Sur le financement du programme, la seule inconnue est la part de l'enveloppe de 10,9 milliards d'euros réservée pour les banques qui pourra être redirigée pour d'autres besoins de la Grèce. Pour tenir pendant les 5 mois d'extension du plan de sauvetage (le Premier ministre irlandais, Enda Kenny, a parlé de six mois), il y a aurait 15,5 milliards d'euros disponibles dans le programme: 1,8 milliard du fonds FESF, 3,5 milliards du FMI, 3,3 milliards d'euros de profits engendrés sur les titres grecs que la BCE a acquis dans le cadre du programme 'SMP' et environ 6,9 milliards d'euros prélevés sur l'enveloppe destinée aux banques grecques.

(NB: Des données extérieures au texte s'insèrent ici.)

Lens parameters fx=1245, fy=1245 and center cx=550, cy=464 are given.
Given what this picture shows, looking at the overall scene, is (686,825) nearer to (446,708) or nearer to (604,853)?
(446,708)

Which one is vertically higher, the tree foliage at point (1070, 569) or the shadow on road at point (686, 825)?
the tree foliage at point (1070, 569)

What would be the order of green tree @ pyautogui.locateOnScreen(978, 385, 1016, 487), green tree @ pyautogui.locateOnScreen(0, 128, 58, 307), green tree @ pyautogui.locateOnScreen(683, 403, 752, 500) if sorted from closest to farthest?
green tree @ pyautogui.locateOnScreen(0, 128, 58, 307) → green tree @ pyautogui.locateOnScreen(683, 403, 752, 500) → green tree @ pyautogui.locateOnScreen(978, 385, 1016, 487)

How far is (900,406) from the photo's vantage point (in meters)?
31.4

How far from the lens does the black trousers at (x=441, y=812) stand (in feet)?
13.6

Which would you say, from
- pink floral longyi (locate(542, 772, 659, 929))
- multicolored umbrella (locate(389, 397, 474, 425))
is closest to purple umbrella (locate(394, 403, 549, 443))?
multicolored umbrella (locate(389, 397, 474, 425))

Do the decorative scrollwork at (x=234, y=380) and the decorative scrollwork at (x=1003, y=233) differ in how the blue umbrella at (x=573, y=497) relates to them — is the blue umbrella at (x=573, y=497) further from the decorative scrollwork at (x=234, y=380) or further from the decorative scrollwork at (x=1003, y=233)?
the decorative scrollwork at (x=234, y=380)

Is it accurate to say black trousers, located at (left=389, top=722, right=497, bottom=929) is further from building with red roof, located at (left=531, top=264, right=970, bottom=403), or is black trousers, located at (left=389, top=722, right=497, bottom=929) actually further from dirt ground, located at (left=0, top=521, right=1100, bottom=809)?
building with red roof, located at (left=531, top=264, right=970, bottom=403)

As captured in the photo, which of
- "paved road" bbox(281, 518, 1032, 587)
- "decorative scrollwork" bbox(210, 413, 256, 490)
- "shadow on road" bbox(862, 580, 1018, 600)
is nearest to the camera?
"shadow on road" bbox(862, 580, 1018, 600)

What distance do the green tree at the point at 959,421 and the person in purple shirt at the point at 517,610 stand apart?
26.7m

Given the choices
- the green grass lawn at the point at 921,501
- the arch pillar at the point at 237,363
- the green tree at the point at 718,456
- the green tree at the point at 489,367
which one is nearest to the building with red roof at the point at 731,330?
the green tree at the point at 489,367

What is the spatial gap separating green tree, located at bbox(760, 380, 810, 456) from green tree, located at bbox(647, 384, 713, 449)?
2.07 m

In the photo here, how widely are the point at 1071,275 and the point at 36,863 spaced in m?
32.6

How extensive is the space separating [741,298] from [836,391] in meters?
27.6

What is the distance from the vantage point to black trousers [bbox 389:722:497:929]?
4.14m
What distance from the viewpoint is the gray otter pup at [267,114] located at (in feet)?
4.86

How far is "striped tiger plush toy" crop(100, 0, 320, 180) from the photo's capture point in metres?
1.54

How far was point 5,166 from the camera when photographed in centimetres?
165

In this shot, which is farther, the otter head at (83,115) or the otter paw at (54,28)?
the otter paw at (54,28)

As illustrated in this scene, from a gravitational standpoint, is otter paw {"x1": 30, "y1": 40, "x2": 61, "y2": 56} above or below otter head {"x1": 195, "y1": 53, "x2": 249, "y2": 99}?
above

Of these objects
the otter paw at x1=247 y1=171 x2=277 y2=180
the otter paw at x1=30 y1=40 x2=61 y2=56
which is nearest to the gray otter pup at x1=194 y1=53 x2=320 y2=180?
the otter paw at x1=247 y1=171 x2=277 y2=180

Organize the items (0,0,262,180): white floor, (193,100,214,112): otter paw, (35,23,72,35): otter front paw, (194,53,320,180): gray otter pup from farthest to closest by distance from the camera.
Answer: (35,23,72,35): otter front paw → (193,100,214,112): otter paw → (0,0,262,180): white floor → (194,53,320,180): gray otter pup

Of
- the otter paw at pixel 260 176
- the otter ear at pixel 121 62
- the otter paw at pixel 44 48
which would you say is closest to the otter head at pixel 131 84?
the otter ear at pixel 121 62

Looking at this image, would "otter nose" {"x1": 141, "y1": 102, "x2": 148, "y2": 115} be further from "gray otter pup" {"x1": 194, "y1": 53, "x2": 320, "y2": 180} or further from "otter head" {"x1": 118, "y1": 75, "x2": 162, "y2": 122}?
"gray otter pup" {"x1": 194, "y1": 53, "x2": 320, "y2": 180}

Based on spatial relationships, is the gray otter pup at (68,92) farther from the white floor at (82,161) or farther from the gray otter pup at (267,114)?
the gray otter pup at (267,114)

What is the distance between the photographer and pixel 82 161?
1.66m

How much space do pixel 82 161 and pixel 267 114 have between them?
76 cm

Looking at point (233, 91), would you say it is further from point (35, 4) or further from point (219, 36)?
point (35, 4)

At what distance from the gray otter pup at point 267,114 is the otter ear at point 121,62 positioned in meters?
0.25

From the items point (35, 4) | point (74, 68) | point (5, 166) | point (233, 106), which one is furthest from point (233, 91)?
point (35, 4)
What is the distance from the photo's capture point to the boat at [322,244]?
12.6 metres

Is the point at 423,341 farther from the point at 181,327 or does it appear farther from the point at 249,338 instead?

Pour faire face au remboursement d'1,6 milliard au FMI, mardi 30 juin, le meilleur scénario serait que l'eurozone puisse verser 1,9 milliard des profits du programme 'SMP'.
Outre la visibilité sur un an sur le financement grec, nécessaire pour le FMI, un engagement renouvelé sur la dette n'était pas exclu. Dans tous les scénarios imaginés par le FMI, chacun prévoyant un troisième plan d'aide, les objectifs de la trajectoire de la dette fixés en novembre 2012 ne seraient pas atteints.
Le Premier ministre belge, Charles Michel, comprend que la crise grecque doit être abordée au plus haut niveau politique. Il a établi un parallèle avec une mesure fiscale belge ('tax shift') qui n'aurait pu, selon lui, être négociée que par les « chefs de cabinet » en raison de sa teneur « politique ».
M. Juncker a rappelé qu'il avait passé 15 heures à négocier en personne avec M. Tsipras ces derniers jours. « Donc, je n'ai pas manqué de débat grec », a-t-il ajouté, se disant « optimiste, mais pas outrancièrement optimiste » quant à l'issue possible de l'Eurogroupe de samedi. Or, M. Tusk a dit ne pas imaginer qu'une discussion sur les détails de la TVA grecque ait lieu au plus haut niveau politique. « Le bon format est l'Eurogroupe », a-t-il souligné. (Elodie Lamer avec AN, MB, CG).